Kisruh Blok Masela yang berkepanjangan, kisah maju mundurnya proyek kereta cepat tempo hari, atau kontradiksi langkah pemerintah dalam menghadapi rencana divestasi PT Freeport Indonesia yang tak jelas ujung pangkalnya hingga hari ini, merupakan tiga contoh kasus besar bagaimana proses pengambilan kebijakan pemerintah yang tak efektif semakin kecil kaitannya dengan keberadaan partai politik. Jika kita cermati, konflik yang terjadi di tubuh kabinet, misalnya, juga terutama berasal dari atau terjadi antar-para menteri yang berasal dari luar partai politik.
Ini tentu saja menimbulkan pertanyaan: jika pergesekan politik dalam sejumlah penting kebijakan pemerintah tak lagi diwarnai kepentingan partai politik, ini dengan penyederhanaan tentu saja, kenapa kita justru menyaksikan akhir-akhir ini serangan terhadap partai politik justru malah membuncah?!
Mengingat bahwa rezim yang kini berkuasa sering didaku sebagai representasi dari kehendak bebas masyarakat, dimana posisi partai politik pengusungnya pada Pilpres 2014 lalu hanya ditempatkan sebagai pengekor saja, tidak efektifnya pemerintahan sebagaimana yang diwakili oleh maju-mundurnya kebijakan-kebijakan tadi tentu saja bersifat kontradiktif dengan penilaian klasik bahwa partai politik adalah satu-satunya biang keladi dari tidak efektifnya pemerintahan.
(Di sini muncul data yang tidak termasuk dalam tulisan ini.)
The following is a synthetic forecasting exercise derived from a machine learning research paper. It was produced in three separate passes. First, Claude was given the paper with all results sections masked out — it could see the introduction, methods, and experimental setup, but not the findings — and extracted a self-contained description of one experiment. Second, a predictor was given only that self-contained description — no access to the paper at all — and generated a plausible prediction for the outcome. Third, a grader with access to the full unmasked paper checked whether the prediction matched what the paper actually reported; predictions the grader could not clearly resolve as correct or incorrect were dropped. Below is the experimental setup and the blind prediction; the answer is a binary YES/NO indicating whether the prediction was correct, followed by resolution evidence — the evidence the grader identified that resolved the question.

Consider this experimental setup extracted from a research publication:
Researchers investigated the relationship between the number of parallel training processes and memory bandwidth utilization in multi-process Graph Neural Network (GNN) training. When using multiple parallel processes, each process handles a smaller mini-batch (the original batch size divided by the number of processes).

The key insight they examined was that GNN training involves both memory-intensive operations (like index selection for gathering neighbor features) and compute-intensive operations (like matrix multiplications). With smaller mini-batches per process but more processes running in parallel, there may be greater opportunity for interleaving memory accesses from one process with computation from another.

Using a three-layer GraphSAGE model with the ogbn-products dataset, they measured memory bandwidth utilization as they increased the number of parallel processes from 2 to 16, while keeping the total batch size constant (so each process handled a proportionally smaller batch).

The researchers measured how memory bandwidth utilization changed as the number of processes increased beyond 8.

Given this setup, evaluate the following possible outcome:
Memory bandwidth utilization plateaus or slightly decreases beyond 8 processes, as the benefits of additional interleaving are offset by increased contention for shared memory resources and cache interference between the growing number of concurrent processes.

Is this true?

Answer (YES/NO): YES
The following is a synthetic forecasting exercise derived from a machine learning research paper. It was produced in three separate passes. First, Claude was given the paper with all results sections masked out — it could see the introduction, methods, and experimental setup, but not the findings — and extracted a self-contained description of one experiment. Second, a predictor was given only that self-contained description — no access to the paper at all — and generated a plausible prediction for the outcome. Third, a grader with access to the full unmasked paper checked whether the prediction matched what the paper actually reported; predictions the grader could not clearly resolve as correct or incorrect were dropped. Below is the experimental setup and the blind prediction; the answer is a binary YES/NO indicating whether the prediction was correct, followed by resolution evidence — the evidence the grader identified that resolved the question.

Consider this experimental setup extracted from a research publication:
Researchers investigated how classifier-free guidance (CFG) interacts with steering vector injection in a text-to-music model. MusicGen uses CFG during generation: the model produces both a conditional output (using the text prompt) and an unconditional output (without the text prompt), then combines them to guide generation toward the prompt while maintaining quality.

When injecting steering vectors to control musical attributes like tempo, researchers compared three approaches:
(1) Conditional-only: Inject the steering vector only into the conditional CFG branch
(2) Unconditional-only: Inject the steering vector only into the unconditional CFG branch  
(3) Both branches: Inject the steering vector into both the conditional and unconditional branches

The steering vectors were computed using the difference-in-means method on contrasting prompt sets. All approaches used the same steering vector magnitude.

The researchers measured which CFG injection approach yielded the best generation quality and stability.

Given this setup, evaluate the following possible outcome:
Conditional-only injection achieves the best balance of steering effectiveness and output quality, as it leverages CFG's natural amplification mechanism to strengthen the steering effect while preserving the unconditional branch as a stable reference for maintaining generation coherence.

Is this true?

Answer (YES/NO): NO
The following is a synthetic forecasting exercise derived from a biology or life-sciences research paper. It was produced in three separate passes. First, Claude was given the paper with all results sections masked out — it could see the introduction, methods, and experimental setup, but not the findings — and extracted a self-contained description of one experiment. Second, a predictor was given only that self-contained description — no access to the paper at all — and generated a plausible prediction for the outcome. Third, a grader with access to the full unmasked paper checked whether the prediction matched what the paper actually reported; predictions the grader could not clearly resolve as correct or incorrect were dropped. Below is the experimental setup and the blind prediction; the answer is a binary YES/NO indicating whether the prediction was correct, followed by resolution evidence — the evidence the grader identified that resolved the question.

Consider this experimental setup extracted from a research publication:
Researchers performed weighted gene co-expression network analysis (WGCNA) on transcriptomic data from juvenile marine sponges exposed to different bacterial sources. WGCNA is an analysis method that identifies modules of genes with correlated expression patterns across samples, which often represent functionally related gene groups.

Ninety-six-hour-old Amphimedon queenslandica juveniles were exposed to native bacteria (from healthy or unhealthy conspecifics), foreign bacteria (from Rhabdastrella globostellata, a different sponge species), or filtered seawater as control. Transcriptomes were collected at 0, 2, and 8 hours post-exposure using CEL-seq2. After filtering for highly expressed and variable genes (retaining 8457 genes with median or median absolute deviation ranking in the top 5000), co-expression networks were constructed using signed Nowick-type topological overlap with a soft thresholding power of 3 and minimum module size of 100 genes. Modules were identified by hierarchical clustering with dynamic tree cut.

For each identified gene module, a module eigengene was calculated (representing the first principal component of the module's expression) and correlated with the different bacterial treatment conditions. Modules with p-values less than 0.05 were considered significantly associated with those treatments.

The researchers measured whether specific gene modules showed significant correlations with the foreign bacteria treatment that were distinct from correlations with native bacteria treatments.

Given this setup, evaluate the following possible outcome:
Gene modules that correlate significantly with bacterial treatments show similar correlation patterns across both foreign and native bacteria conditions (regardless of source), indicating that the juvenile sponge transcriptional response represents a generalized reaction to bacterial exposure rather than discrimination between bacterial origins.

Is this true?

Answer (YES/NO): NO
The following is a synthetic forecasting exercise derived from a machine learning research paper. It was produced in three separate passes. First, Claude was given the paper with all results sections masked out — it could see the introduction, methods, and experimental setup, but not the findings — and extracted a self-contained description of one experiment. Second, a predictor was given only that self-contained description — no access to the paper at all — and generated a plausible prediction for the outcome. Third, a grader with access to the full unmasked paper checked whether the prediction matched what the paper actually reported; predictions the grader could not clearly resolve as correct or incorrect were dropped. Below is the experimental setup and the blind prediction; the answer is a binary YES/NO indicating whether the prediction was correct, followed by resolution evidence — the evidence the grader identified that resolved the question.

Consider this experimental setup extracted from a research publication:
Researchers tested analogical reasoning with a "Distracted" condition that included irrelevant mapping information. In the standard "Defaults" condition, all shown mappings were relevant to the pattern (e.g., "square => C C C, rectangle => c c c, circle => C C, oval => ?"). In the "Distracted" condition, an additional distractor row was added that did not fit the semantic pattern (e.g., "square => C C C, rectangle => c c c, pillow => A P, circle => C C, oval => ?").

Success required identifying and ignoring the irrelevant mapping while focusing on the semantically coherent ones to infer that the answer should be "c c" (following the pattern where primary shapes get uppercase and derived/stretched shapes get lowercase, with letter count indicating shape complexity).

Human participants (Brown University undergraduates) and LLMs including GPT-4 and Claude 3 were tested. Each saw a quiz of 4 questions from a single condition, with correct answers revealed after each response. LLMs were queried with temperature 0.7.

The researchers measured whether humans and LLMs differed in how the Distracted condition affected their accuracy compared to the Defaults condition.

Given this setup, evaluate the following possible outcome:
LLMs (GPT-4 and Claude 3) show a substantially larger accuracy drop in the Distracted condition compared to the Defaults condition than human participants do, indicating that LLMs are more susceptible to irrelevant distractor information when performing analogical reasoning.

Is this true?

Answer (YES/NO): NO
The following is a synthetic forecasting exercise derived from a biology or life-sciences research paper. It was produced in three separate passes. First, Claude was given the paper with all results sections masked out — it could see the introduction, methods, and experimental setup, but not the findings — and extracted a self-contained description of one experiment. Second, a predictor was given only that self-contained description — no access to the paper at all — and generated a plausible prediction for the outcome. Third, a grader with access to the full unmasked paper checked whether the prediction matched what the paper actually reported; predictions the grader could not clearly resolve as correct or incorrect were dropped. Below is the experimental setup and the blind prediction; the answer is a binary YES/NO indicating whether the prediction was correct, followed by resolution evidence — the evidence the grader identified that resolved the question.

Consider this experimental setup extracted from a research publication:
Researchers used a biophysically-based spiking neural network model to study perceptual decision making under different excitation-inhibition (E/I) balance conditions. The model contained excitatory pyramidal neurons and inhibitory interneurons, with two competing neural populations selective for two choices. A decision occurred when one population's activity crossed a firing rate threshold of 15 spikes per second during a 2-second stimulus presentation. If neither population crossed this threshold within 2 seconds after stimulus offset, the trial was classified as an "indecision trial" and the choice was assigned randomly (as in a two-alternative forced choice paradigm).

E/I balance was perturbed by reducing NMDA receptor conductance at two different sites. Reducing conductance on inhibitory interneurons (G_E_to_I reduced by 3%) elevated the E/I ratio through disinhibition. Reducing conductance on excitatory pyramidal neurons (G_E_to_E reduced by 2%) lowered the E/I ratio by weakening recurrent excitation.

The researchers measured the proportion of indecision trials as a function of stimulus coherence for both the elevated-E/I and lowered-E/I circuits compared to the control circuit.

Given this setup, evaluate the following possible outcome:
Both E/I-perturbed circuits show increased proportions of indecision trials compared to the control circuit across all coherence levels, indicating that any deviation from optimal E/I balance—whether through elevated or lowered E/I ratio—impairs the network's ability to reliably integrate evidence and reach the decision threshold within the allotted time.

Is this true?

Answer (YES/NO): NO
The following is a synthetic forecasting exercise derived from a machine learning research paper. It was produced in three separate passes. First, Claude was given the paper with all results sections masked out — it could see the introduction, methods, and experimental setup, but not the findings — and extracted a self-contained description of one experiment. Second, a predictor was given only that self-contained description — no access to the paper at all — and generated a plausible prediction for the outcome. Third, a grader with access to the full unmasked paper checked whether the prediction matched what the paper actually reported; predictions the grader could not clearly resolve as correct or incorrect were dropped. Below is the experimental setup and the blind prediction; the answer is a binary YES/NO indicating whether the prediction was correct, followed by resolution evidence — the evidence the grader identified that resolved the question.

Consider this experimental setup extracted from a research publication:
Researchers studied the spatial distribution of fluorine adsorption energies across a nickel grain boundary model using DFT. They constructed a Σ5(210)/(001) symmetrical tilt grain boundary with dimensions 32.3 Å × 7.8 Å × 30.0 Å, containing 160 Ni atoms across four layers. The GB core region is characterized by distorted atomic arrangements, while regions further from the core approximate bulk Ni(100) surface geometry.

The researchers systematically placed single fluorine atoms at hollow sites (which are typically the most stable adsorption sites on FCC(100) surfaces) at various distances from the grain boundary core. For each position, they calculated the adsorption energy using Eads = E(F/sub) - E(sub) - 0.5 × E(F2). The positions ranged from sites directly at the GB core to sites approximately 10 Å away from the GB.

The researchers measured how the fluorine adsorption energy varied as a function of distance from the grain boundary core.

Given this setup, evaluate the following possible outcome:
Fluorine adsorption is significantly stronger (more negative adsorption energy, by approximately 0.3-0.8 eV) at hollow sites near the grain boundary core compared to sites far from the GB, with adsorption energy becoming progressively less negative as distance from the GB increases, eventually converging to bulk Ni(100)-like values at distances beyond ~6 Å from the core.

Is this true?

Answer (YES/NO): NO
Selama ini kita memang selalu mendudukkan partai politik sebagai satu-satunya belenggu bagi pemerintah. Namun rezim saat ini dengan jelas menunjukkan pada kita bahwa anggapan klasik itu kini tak lagi sepenuhnya berlaku. Sandera kepentingan bisa datang dari mana saja, termasuk dari sumber yang hingga kini tak banyak dibahas: para cukong atau pemodal.
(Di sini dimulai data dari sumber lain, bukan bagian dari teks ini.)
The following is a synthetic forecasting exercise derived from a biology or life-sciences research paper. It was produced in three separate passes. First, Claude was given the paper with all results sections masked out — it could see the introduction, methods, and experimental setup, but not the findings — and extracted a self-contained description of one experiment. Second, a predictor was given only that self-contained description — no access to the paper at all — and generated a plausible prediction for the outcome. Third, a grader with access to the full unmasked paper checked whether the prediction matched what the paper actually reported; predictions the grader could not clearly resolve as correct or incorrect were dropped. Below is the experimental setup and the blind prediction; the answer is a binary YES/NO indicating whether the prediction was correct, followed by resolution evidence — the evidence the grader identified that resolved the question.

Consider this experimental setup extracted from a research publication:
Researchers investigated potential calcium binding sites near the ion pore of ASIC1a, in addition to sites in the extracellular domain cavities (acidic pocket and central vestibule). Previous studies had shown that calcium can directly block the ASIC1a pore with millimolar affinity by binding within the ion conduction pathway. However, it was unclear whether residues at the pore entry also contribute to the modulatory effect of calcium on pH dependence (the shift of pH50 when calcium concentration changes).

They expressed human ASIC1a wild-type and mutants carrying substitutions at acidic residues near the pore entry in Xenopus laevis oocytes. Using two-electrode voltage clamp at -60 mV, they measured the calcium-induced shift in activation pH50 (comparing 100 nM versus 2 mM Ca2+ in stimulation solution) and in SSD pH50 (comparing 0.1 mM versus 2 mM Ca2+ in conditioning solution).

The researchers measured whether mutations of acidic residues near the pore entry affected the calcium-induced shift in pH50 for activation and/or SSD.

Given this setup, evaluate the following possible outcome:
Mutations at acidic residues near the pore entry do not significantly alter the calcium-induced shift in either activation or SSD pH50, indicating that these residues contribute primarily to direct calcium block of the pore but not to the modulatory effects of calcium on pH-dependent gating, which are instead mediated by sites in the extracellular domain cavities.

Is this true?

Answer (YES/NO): NO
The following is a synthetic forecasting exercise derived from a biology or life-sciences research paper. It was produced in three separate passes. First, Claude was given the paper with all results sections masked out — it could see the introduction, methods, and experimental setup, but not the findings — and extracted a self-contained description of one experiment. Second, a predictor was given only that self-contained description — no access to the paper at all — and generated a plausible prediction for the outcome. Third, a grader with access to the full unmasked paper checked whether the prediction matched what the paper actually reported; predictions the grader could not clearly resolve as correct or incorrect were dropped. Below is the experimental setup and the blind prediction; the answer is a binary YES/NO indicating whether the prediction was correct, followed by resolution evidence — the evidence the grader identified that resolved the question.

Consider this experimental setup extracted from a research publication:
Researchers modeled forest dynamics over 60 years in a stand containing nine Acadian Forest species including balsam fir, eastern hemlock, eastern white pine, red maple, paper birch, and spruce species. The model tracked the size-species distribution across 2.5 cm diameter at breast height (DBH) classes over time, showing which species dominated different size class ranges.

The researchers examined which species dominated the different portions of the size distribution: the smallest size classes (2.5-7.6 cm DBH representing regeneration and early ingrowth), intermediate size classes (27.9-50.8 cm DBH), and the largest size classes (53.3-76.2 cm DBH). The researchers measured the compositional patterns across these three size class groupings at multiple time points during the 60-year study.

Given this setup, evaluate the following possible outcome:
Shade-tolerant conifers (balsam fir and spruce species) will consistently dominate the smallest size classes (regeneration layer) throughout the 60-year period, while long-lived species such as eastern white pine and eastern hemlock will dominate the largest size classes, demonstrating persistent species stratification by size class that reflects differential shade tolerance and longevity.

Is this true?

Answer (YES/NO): NO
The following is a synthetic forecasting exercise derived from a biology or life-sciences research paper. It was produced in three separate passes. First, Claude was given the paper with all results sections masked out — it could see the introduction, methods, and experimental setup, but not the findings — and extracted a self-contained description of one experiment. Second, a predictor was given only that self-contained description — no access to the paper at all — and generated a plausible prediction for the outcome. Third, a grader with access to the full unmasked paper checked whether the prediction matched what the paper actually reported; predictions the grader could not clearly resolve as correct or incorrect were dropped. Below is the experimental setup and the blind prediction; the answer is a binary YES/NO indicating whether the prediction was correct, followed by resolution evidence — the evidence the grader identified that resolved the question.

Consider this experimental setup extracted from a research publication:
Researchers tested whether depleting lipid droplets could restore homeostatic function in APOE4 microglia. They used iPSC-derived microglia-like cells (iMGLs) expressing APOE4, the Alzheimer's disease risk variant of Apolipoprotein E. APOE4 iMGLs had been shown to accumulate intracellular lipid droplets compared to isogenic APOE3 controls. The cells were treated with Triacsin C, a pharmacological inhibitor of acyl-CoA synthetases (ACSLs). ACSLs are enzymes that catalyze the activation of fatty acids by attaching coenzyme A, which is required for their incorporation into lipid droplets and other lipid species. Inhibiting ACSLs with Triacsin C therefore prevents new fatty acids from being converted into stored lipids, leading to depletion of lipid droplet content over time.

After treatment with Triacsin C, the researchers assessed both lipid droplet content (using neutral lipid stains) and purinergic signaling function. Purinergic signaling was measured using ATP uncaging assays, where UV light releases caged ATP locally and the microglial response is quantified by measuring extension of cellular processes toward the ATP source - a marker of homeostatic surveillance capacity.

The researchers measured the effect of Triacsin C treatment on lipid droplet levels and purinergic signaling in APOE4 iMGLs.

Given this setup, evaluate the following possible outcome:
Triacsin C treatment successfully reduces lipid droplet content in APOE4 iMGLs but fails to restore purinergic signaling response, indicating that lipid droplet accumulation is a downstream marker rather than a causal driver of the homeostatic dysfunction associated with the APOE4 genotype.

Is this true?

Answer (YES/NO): NO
Oleh karenanya, menguatnya serangan terhadap partai politik, selain harus diterima sebagai bentuk kritik dan evaluasi yang keras terhadap partai politik, juga harus direspon balik dengan sikap kritis yang penuh hati-hati.
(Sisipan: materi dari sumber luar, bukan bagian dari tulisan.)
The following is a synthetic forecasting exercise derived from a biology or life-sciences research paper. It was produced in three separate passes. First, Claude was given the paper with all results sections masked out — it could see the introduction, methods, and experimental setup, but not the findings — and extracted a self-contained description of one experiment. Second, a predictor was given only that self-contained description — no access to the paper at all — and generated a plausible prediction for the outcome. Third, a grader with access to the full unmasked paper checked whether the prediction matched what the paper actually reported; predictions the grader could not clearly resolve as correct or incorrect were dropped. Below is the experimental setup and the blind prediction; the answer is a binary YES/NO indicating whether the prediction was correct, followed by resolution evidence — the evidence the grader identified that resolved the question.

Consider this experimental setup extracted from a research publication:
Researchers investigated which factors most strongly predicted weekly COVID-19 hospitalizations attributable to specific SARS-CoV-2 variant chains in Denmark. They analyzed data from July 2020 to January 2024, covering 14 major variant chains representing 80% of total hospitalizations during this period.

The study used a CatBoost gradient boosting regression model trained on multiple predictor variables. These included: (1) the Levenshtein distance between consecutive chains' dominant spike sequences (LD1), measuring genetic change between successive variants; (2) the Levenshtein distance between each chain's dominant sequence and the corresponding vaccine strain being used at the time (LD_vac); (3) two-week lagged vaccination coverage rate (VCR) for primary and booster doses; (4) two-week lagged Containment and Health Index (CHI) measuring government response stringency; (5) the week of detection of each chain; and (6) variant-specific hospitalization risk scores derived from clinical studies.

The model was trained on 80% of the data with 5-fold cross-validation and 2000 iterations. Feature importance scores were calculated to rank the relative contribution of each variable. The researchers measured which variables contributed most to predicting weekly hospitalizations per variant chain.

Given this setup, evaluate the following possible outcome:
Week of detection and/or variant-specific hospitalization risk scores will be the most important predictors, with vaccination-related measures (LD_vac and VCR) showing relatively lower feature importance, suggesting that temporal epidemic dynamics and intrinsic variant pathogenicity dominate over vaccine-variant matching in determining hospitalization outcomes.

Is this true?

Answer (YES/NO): NO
Dari sudut pandang pemodal, dukungan langsung kepada para kandidat memang jauh lebih efektif dan efisien daripada dukungan melalui kelembagaan partai. Persis di sini publik tidak boleh terlena oleh euforia munculnya para kandidat kepala daerah dari jalur perseorangan, yang dipersepsikan independen hanya dari kaitannya dengan partai politik semata, namun tak pernah diperiksa dan ditelusuri independensinya dari kepentingan para cukong dan pemodal yang selalu ingin menunggangi kekuasaan.